„So füttert man keinen Ehemann, du Nichtsnutz!“ schrie Mathilda Böhm, und im selben Moment prallte eine schwere, versilberte Suppenkelle von meinem Teller ab und traf mein Handgelenk mit voller Wucht.
Ich hob den Blick zur Küchenuhr. Halb zwei. Exakt neun Stunden blieben dieser Dame noch in meiner Wohnung.
Stellt euch die Szene vor: Wir sitzen beim Mittagessen. Eine solche Stille, dass man draußen an der Elbe sogar eine Möwe kreischen hört.
Drei Stunden hatte ich an diesem Borschtsch gekocht. Mit Knochen, langsam ausgezogen. Die Rote Bete hatte ich zuvor in Alufolie im Ofen gegart, damit sie diese satte, tiefe Farbe bekommt – ihr wisst schon, dieses dichte Rubinrot. In Dresden ist das Licht oft grau genug, also soll wenigstens auf meinem Herd etwas leuchten.
Und dann fliegt diese Kelle.

Alt, schwer, mit einem eingravierten „M“ am Griff – ein Erbstück irgendeiner urgroßmütterlichen Ahnin, das Mathilda Böhm schwenkt, als sei es ein Zepter.
Das Metall klirrte über das Parkett, und auf meiner Haut zeichnete sich sofort ein roter Streifen ab. Der erste absurde Gedanke in meinem Kopf war: Zum Glück war es kein Messer.

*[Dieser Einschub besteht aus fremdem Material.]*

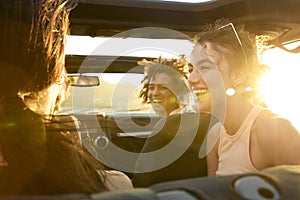 Group Of Laughing Female Friends Having Fun In Open Top Car On Road Trip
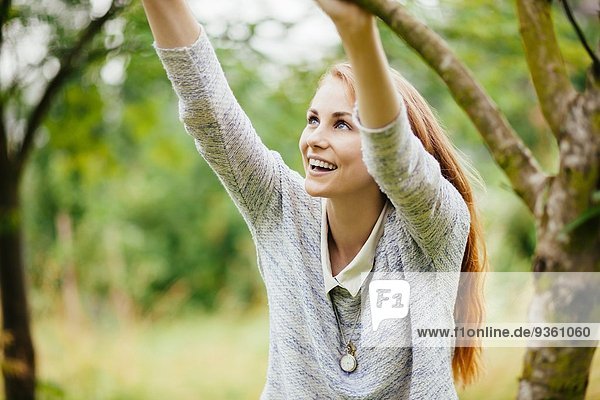 Junge Frau im Feld  die sich an einem Baumzweig festhält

Sie saß mir gegenüber, die Nasenflügel bebend. Sie roch wie immer nach billigen Pfefferminzpastillen und nach diesem trockenen, staubigen Lagergeruch. Dreißig Jahre hatte sie als Leiterin eines Großmarkts gearbeitet – gewohnt, dass alle strammstehen, sobald sie den Raum betritt.
„Galina, sagst du nichts dazu?“ mischte sich Alexander Krüger ein. Mein Ehemann.
Er starrte in seinen Teller, als lägen zwischen Kohl und Brühe die Antworten auf sämtliche Fragen des Universums. Mit dem Finger wischte er über sein Smartphone, sein T‑Shirt spannte sich über dem Bauch. Angeblich „reinigt“ er das Display. Gründlicher als sein Gewissen.
„Mama hat es nicht so gemeint“, murmelte er, ohne aufzusehen.
„Sie sorgt sich nur. Aus Liebe. Weil ich so dünn bin.“
Ich musterte seine Jeans, deren Nähte gefährlich arbeiteten, dann meinen Arm. Der rote Abdruck wurde dunkler, fast violett. Es pochte im Handgelenk. Und in meinem Bauch breitete sich eine merkwürdige Ruhe aus – diese besondere Stille, die eintritt, wenn eine Entscheidung längst gefallen ist, auch wenn die Worte noch fehlen.
Mir war klar: Wenn ich das jetzt schlucke, fliegt morgen ein Topf. Und übermorgen erklärt man mir, in welche Richtung ich atmen darf. Nein. In meiner Wohnung soll höchstens Staub durch die Luft wirbeln.
Ich stand auf. Langsam. Der Stuhl schabte über das Parkett – ich hatte es vor fünf Jahren selbst abgeschliffen, nachdem ich dieses Studio mit dem Erbe meiner Tante gekauft hatte. Damals hatte Mathilda die Lippen geschürzt: „Warum unbedingt im Zentrum? Viel zu laut. Hättest du am Stadtrand gekauft, in meiner Nähe. Das wäre vernünftiger. Für Alexander auch praktischer.“
Vernünftiger für wen, dachte ich damals schon. Damit ich täglich zum Rapport erscheine?
Ich griff nach einer weißen Leinenserviette und tupfte mein Handgelenk ab, obwohl das Brennen bis zum Ellenbogen zog.
„Galina, wohin willst du?“ Ihre Stimme blieb laut, fordernd.
„Ich habe noch nicht zu Ende gesprochen. Die Suppe ist versalzen wie die Ostsee. Träumst du mit fast sechzig noch immer? Oder bist du einfach unfähig?“
Ich antwortete nicht. Mein Blick ruhte auf der Kelle am Boden, die dort lag und im matten Licht stumpf schimmerte.